Indeed, prioritization is just a manner of deciding what is most important. However, given the in-your-face, immediate gratification world we now live in, it is easy to confuse important with urgent. I’m sure this scenario might resonate with a few of you: you’re typing away at your desk and then an email pops up. You see the tag line, it’s from your adviser/boss/partner and you think “I gotta get back to them.” So then you divert your attention to whatever is the topic of the email is. For me, I might get an email asking what dinner would be. I now feel like I should scour the internet for recipes… or better yet, Pinterest… or maybe Instagram? And before I know it, time escaped me. Covey jokes about how bad our attention is when he describes another well-known scenario: you have a person sitting in your office but your phone rings, we tend to answer the phone and make the person sitting in front of us wait.

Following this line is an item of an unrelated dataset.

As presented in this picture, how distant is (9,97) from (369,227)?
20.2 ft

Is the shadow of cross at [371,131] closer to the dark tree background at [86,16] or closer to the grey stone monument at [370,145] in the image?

If we allow unimportant tasks that we deem to be urgent derail us from more important issues, we will wait to the last minute to get the important things done. This is why prioritization matters. We need not only to schedule and plan our time, but that should go hand-in-hand with prioritizing our plans. So, rather than making a list, Covey suggests a 4×4 table. (Oh hey fellow statisticians, you know you love tables too). I will show how he describes it and then show how I adapted it for my work schedule.**
Here is my example:
“Important” should be on the Y-axis (vertical) and “Urgent” should be on the X-axis (horizontal). Therefore you will have 4 quadrants: (1) Important and Urgent; (2) Important and Non-Urgent; (3) Unimportant and Urgent; and (4) Unimportant and Non-Urgent.
Quadrant (1) Important and Urgent should include the tasks that need to be addressed right away. For instance, I have a deadline on a dissertation chapter. For me, the dissertation is very important and I have set deadlines with my advisor that I need to stick to.
Quadrant (2) Important and Non-Urgent should include tasks that are important, but that you are planning ahead for so you have ample time to complete them. As you see, some chapters of my dissertation are in this quadrant as well. I know they are important, so I will keep them in mind as I work towards completion but they don’t have an immediate deadline. When you get really good, Quadrant 2 will have the majority of the tasks. That is because you will slowly begin to eliminate unimportant tasks, and with planning, you will not leave important tasks to the last minute.
Quadrant (3) Unimportant and Urgent is where a lot of people get caught up. Emails are often not that important but feel very urgent. If we schedule a set time to read and respond to emails (e.g., for 30 mins every day at 11am and 4pm) we won’t get distracted by these tasks.
Quadrant (4) Unimportant and Non-Urgent is really a time trap. Social media is something I am working on (I tried to rationalize this, saying that social email is important to me 😉 but then I thought about the big picture).
I hope that this table will push me to be an efficient and productive prioritizor. Heck, I’ve already submitted my article to the American Sociological Association and completed a blog post. Another great complimentary strategy is to put tasks into each hour block of the day. Head over to Get a Life PhD for an example. I am about to update my own schedule for this semester now (and might blog about it in the future). I’d love to hear other tips on planning and prioritizing!
** The example photo I included just has my work related tasks, but a full table might also include anything that takes your time such as paying bills, scheduling doctors’ appointments.